De doctor in landbouwtechniek zei dit in de niet-permanente commissie over de gevolgen van klimaatverandering voor landbouw, veeteelt en visserij, die donderdag (28/11/2024) bijeenkwam in het Parlement.
Garau kwam naar de parlementaire kamer om uitleg te geven over de verschillende projecten die het instituut ontwikkelt om de landbouw aan te passen aan de nieuwe klimatologische omstandigheden die zich de komende jaren kunnen voordoen.
Tijdens haar presentatie wees ze op de verschillende scenario’s waarmee de archipel te maken kan krijgen, afhankelijk van de ontwikkeling van de klimaatverandering tegen het einde van de eeuw.

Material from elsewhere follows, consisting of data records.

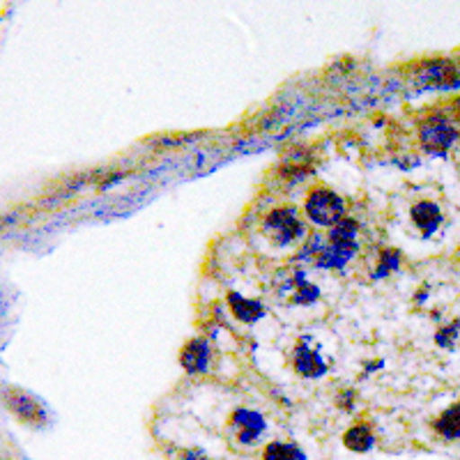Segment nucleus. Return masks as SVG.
Segmentation results:
<instances>
[{
	"mask_svg": "<svg viewBox=\"0 0 460 460\" xmlns=\"http://www.w3.org/2000/svg\"><path fill=\"white\" fill-rule=\"evenodd\" d=\"M228 306L230 314L235 315L237 320H242V323H256V320H261L265 315V309H262L261 302L242 297L240 293L228 295Z\"/></svg>",
	"mask_w": 460,
	"mask_h": 460,
	"instance_id": "nucleus-9",
	"label": "nucleus"
},
{
	"mask_svg": "<svg viewBox=\"0 0 460 460\" xmlns=\"http://www.w3.org/2000/svg\"><path fill=\"white\" fill-rule=\"evenodd\" d=\"M230 433L240 445H253L262 433H265V419L253 410L240 408L230 414Z\"/></svg>",
	"mask_w": 460,
	"mask_h": 460,
	"instance_id": "nucleus-4",
	"label": "nucleus"
},
{
	"mask_svg": "<svg viewBox=\"0 0 460 460\" xmlns=\"http://www.w3.org/2000/svg\"><path fill=\"white\" fill-rule=\"evenodd\" d=\"M410 215H412L414 226L421 230V235L424 237L433 235L435 230L439 228V224H442V212H439L438 205L430 203V200H419Z\"/></svg>",
	"mask_w": 460,
	"mask_h": 460,
	"instance_id": "nucleus-8",
	"label": "nucleus"
},
{
	"mask_svg": "<svg viewBox=\"0 0 460 460\" xmlns=\"http://www.w3.org/2000/svg\"><path fill=\"white\" fill-rule=\"evenodd\" d=\"M343 445L350 451H357V454H364V451L371 449L376 445V438H373V430L368 424H357L352 429L345 430L343 435Z\"/></svg>",
	"mask_w": 460,
	"mask_h": 460,
	"instance_id": "nucleus-11",
	"label": "nucleus"
},
{
	"mask_svg": "<svg viewBox=\"0 0 460 460\" xmlns=\"http://www.w3.org/2000/svg\"><path fill=\"white\" fill-rule=\"evenodd\" d=\"M456 137H458V131L445 115H430L429 120H424L419 127V141L424 150L433 152V155H445L454 146Z\"/></svg>",
	"mask_w": 460,
	"mask_h": 460,
	"instance_id": "nucleus-3",
	"label": "nucleus"
},
{
	"mask_svg": "<svg viewBox=\"0 0 460 460\" xmlns=\"http://www.w3.org/2000/svg\"><path fill=\"white\" fill-rule=\"evenodd\" d=\"M306 217L314 221L315 226H327V228H334L339 221H343L345 205L341 196H336L330 189H314L309 196H306Z\"/></svg>",
	"mask_w": 460,
	"mask_h": 460,
	"instance_id": "nucleus-1",
	"label": "nucleus"
},
{
	"mask_svg": "<svg viewBox=\"0 0 460 460\" xmlns=\"http://www.w3.org/2000/svg\"><path fill=\"white\" fill-rule=\"evenodd\" d=\"M433 429L439 438L460 439V402L447 408L445 412L438 414L433 421Z\"/></svg>",
	"mask_w": 460,
	"mask_h": 460,
	"instance_id": "nucleus-10",
	"label": "nucleus"
},
{
	"mask_svg": "<svg viewBox=\"0 0 460 460\" xmlns=\"http://www.w3.org/2000/svg\"><path fill=\"white\" fill-rule=\"evenodd\" d=\"M293 367L304 377H320L327 371V364L318 350H311L306 345H297L293 355Z\"/></svg>",
	"mask_w": 460,
	"mask_h": 460,
	"instance_id": "nucleus-7",
	"label": "nucleus"
},
{
	"mask_svg": "<svg viewBox=\"0 0 460 460\" xmlns=\"http://www.w3.org/2000/svg\"><path fill=\"white\" fill-rule=\"evenodd\" d=\"M262 460H304V456L290 442H272L262 451Z\"/></svg>",
	"mask_w": 460,
	"mask_h": 460,
	"instance_id": "nucleus-12",
	"label": "nucleus"
},
{
	"mask_svg": "<svg viewBox=\"0 0 460 460\" xmlns=\"http://www.w3.org/2000/svg\"><path fill=\"white\" fill-rule=\"evenodd\" d=\"M180 364L184 371L196 376V373H205L209 368V345L205 339H194L184 345L182 355H180Z\"/></svg>",
	"mask_w": 460,
	"mask_h": 460,
	"instance_id": "nucleus-6",
	"label": "nucleus"
},
{
	"mask_svg": "<svg viewBox=\"0 0 460 460\" xmlns=\"http://www.w3.org/2000/svg\"><path fill=\"white\" fill-rule=\"evenodd\" d=\"M7 408L22 419V421H26V424H44V419H47L42 402L35 401L31 394L22 392V389L7 392Z\"/></svg>",
	"mask_w": 460,
	"mask_h": 460,
	"instance_id": "nucleus-5",
	"label": "nucleus"
},
{
	"mask_svg": "<svg viewBox=\"0 0 460 460\" xmlns=\"http://www.w3.org/2000/svg\"><path fill=\"white\" fill-rule=\"evenodd\" d=\"M262 233L270 237V242L283 246L304 235V226L299 221L297 212L293 208H277L262 221Z\"/></svg>",
	"mask_w": 460,
	"mask_h": 460,
	"instance_id": "nucleus-2",
	"label": "nucleus"
}]
</instances>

Garau wees erop dat de wetenschap werkt met vier mogelijke klimaatveranderingsscenario’s, die in het geval van de Balearen zouden variëren van 421 ppm CO2 in de lucht in 2100 – het “meest optimistische” scenario – tot 936 ppm CO2 – het “meest pessimistische”. Dit zou leiden tot een stijging van de gemiddelde jaarlijkse maximumtemperaturen, die momenteel 23 ºC zijn, en als het pessimistische scenario wordt gerealiseerd, zouden de gemiddelde maximumtemperaturen stijgen tot 26,4 ºC.
De andere factor die ze gebruikte om de klimaatverandering te vergelijken is de neerslag, die momenteel 1,25 mm per dag bedraagt en zou afnemen tot 0,82 mm per dag in 2100. Garau benadrukte dat met deze parameters de Balearen een klimaat zouden hebben dat vergelijkbaar is met dat van de Karoo-woestijn, de Sonorawoestijn of de Atacama-woestijn, aangezien de eilandengroep tussen 2050 en 2100 zou overgaan van een mediterraan klimaat naar een droog klimaat.
Om deze redenen benadrukte ze de noodzaak om gewassen aan te passen aan deze nieuwe klimatologische realiteit, met variëteiten die minder water nodig hebben, minder koude uren – onder 7,2ºC – nodig hebben om te bloeien of bestand zijn tegen langere perioden van droogte, waar Irfap met verschillende projecten aan werkt.